Continental leaders optimistic about Africa’s development

Image: Flickr - Adesha

By: Thandisizwe Mgudlwa – AfricaBrains

BUSINESS leaders, companies, academics, government officials including other professionals gathered in Cape Town this week to share ideas on how to bolster Africa’s development.

This happened at the 6th Africa Economic Forum where the continent’s best thinkers provided insight to what needed to be done urgently in creating a prosperous life for the continents poorer masses. Commenting on Africa’s prospects, South African Minister of Energy Dipuo Peters said : “In Southern Africa, gas reserves have grown rapidly in recent years to about 4,765 billion cubic feet (bcf), while recoverable reserves are estimated at 870 bcf according to BP Statistics. Angola currently tops the gas reserves distribution by country in the region, with about 271.8 billion cubic meters (m3) concentrated in Cabinda and environs, followed by Mozambique (127.4 billion m3) – the Pande and Temane fields, then Namibia (62.3 billion m3) – the Kudu fields, Tanzania (6.5 billion m3) and South Africa (27 million m3). She said new gas fields in Mozambique that were reported in 2011 are set to catapult Mozambique to the top. “They also augur well for regional trade and development, and provide a further strategic opportunity to lift the fortunes of the region and the continent.
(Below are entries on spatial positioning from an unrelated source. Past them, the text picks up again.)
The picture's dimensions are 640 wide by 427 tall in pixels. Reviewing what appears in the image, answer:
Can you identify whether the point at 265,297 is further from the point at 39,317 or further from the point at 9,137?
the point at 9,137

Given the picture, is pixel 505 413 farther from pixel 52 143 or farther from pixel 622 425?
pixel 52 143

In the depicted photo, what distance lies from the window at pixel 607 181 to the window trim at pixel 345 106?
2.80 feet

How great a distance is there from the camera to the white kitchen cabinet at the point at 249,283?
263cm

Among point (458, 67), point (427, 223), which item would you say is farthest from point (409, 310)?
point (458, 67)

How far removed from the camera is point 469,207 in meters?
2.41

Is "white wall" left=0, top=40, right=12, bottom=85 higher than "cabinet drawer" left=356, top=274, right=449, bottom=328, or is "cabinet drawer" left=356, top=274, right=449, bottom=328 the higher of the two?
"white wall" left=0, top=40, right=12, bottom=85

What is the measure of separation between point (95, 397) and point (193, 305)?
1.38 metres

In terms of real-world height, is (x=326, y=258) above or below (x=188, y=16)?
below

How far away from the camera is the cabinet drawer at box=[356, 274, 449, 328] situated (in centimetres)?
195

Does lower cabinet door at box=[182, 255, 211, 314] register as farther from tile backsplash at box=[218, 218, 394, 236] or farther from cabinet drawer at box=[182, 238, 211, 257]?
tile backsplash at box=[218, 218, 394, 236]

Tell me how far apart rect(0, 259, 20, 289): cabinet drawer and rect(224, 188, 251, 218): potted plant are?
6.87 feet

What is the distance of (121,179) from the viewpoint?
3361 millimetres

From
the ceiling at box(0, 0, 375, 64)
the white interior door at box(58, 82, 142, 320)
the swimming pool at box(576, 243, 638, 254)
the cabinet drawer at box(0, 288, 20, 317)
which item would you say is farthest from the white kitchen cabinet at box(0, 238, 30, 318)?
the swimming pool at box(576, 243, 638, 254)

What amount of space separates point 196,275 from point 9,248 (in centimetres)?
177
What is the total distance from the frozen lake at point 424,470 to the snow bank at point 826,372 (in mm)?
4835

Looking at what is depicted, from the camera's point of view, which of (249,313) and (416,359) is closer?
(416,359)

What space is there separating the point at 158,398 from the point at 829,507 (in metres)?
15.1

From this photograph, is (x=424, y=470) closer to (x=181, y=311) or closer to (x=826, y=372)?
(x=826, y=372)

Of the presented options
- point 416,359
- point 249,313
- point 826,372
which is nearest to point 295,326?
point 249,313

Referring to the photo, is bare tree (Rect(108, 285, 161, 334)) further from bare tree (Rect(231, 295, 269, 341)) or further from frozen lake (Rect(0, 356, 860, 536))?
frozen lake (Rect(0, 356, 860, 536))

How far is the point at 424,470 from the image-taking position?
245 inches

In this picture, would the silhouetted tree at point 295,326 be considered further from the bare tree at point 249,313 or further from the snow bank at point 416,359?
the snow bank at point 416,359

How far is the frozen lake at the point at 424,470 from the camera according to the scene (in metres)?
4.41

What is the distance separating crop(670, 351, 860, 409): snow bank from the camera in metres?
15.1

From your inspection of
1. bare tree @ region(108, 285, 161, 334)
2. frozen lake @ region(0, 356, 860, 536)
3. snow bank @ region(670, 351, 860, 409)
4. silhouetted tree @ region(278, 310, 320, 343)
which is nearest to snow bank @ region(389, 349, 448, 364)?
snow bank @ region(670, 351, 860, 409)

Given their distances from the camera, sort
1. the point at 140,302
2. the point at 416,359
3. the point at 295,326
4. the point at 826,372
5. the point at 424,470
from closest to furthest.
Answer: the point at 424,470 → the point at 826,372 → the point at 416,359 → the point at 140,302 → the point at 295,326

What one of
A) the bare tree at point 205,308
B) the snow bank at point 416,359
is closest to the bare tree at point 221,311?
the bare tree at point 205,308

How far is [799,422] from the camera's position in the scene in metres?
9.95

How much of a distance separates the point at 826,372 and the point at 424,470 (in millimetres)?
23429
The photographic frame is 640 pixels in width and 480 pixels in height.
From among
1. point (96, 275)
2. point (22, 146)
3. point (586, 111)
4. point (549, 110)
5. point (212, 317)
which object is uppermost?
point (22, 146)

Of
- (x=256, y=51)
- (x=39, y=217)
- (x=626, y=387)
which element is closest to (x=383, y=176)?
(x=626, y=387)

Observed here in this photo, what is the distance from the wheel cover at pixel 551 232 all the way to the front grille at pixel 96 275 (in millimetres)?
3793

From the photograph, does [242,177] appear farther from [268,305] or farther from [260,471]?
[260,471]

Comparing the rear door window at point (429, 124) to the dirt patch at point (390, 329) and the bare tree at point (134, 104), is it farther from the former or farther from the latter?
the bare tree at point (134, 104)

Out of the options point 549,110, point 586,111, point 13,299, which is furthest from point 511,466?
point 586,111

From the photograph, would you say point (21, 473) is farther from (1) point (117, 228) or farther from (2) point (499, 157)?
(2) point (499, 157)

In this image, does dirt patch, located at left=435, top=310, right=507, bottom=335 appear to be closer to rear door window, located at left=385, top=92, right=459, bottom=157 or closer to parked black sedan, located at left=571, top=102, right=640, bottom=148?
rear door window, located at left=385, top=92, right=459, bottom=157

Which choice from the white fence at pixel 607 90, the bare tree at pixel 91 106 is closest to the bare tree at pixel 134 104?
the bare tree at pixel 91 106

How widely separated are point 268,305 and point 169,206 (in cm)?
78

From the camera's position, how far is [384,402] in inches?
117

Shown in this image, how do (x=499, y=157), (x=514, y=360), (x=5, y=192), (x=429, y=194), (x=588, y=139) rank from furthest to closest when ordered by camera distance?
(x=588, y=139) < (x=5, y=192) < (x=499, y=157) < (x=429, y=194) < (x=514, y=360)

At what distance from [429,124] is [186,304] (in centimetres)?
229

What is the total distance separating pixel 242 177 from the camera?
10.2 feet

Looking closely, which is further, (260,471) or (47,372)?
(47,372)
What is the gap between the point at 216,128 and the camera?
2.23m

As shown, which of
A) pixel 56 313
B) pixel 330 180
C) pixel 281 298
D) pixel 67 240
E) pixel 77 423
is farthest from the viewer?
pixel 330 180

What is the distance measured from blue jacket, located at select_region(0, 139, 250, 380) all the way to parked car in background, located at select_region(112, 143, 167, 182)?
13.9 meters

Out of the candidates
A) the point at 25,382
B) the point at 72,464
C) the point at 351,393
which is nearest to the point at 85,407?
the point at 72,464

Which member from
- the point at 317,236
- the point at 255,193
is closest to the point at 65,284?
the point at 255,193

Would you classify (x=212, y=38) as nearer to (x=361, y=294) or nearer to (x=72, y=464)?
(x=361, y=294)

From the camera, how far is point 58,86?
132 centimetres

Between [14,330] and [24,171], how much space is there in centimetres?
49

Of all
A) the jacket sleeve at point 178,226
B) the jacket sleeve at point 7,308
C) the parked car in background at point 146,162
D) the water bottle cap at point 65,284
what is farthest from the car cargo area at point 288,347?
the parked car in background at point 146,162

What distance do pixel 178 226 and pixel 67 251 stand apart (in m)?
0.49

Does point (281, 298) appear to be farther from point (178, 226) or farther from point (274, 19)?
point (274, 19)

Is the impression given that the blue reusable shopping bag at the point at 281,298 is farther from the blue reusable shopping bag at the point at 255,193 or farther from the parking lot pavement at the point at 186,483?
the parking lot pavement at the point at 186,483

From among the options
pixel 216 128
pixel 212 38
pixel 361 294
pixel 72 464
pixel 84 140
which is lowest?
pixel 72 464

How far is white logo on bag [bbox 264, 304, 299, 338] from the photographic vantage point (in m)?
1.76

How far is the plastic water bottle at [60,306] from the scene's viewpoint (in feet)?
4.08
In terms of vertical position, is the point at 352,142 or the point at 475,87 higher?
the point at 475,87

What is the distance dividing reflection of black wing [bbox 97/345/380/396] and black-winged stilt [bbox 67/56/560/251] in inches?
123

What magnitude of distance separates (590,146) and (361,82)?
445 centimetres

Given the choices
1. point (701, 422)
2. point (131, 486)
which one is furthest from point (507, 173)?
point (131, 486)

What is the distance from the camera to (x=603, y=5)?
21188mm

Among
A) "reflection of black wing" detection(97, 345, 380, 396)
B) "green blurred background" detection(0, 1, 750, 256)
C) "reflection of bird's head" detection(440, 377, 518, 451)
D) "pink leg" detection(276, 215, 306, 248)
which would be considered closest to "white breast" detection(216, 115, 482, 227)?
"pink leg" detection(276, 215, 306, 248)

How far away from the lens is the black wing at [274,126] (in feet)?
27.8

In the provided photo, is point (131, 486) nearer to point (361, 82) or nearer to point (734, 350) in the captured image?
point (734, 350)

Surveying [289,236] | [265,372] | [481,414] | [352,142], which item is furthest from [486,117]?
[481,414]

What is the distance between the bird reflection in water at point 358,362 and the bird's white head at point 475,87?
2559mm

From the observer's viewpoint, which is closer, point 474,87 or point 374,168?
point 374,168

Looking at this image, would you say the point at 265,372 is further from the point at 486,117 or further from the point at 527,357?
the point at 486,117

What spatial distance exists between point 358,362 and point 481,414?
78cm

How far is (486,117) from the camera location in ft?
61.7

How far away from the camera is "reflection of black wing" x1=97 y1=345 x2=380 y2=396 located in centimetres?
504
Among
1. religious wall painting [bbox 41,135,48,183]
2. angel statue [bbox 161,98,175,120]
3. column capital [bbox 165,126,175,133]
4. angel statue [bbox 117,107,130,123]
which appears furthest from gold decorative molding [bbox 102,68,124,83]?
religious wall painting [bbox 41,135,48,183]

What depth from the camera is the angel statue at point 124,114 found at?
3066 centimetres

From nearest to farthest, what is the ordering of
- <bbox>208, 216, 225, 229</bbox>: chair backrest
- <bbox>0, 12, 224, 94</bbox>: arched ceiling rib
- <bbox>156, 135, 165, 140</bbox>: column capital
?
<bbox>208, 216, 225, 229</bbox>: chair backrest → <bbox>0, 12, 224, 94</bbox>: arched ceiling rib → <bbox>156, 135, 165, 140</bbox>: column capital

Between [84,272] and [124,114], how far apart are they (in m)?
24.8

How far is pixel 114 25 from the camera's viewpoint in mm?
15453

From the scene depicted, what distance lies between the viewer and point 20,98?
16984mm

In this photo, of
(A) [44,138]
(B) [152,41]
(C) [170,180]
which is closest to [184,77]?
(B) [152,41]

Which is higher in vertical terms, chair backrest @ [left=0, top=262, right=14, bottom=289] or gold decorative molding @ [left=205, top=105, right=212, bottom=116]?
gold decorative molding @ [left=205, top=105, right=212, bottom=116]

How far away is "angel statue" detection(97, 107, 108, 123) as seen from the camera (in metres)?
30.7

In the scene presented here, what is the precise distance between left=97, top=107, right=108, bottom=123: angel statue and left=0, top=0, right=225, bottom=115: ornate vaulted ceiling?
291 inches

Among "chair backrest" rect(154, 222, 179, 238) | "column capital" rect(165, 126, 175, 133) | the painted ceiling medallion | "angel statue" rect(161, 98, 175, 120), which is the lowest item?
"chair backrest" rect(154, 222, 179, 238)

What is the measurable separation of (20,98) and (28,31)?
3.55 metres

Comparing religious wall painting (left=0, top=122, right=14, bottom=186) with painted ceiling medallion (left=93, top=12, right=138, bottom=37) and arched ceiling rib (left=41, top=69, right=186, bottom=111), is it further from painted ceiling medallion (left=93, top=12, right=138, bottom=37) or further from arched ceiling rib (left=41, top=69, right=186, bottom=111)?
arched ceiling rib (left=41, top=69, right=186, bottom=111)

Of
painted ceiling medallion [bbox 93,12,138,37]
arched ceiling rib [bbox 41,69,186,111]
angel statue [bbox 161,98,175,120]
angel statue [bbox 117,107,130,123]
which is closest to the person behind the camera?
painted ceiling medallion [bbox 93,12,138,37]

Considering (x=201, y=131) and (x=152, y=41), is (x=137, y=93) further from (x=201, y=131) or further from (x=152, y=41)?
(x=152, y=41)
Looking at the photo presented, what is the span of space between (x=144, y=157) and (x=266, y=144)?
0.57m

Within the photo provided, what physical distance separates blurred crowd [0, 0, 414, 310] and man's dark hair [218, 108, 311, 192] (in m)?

“We should be asking ourselves and spare some thought on how these resources can be used to best serve sub-saharan Africa and the entire continent first. As South Africa, with a clear intent of creating a sustainable gas market in our country, we will continue to engage with our sister countries to find the best way of utilizing these resources, whilst making the necessary returns on investment. “We are of the view that SADC structures on energy should be integrated and mobilized. This is necessary because of the growing evidence that separate development planning in the end may cost end users more. It may be more effective to link the regions pipeline network for gas as well as petroleum products. These may be a more effective intervention than costly investment in road transport tankers and rail road cars”, she added Meanwhile, Minister of Trade and Industry Rob Davies encouraged more collaboration between countries on the continent for growth to happen on a larger scale. “We have realised for a long time that the African continent is inextricably linked to our own destiny.” “The real challenge is to turn that growth into a real developmental process. I think that the continent will not be able to continue indefinitely to have a commodities boom-driven growth. It will have to turn that commodities-driven growth into a serious effort to create value-added products,” warned Dr Davies The forum consisted of plenary sessions with leading speakers who came from various key countries saw business and governments dealing with basic necessities for Africa’s economic future.

This event did not disappoint as it managed to focus on issues like the leading edge shifts in Africa’s evolving economic landscapes, critical investment and business concerns, Delegates expressed their satisfaction that Africa emerging role and strategic position within a highly-competitive and rapidly globalizing world received special focus.

Next year’s forum is to be held in Johannesburg, South Africa.